Friday, November 26, 2004

Looks Like "Military Intelligence" is Still Oxymoronic

What is going on with the U.S. intelligence community right now? Jane's Intelligence Digest is reporting today that the CIA is facing a major purge as Goss supervises the neo-con gutting of the Agencies upper echelons. Jane's reports:

"Landmark bipartisan legislation providing a blueprint for far-reaching reforms in the US intelligence establishment - which embraces at least 15 separate agencies - foundered in Congress on 20 November, in large part because the Department of Defence under Secretary Donald Rumsfeld opposes it. The bill would have forced the Pentagon, a long-time rival of the CIA that controls 80 per cent of the US$40 billion intelligence budget, to yield much of its authority."

It very much looks like an attempt to save the Pentagon's massive intelligence budget for Bush-loyalist Rumsfield as well as give control of the CIA's paramilitaries over to the Defence Department.

"The White House is making moves to transfer the CIA paramilitary operations to the US Army's Special Forces, as recommended by the 9/11 Commission. Some erosion of the CIA's sphere of influence is already under way. Recent legislation gives the US Army's Special Operations Command up to $25 million a year to spend on buying support from foreign warlords or military forces in the war on terrorism. That activity has traditionally been part of the CIA's preserve."

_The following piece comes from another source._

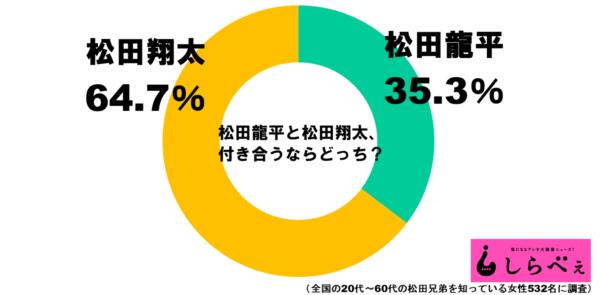 松田兄弟グラフ1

Meanwhile, two of the CIA's top undercover agents have quit, citing differences with management. The BBC reports:
"The departures are the latest in a string of resignations following a shake-up in the agency's operations.The chief of the clandestine unit, Stephen Kappes, and his deputy, Michael Sulick, stepped down last week...two officials could not be named, as they were working undercover, but..a former intelligence official [described] them as two "very senior guys". "

The two were heads of clandestine operations of Europe and the Far East, respectively, and thier loss at a time when both the Ukraine and North Korea are "items of interest" cannot be a trivial matter.

Maybe Bush and Co. are a little premature putting their intelligence trust in the Pentagon, after revelations earlier this week that a senior analyst is a paedophile. The local police in Texas where he was arrested attempting to meet a 14-year-old for sex (who turned out to be a detective working a sting)had to inform the FBI due to his very high security clearance. Before an intelligence organisation gives someone a high clearance, isn't this the kind of thing they are supposed to know? After all, received wisdom is that such perversions make agents very easy to recruit for a foreign power by blackmail. If they can't keep tabs on their own people, what chance of keeping tabs on Al-Quaida?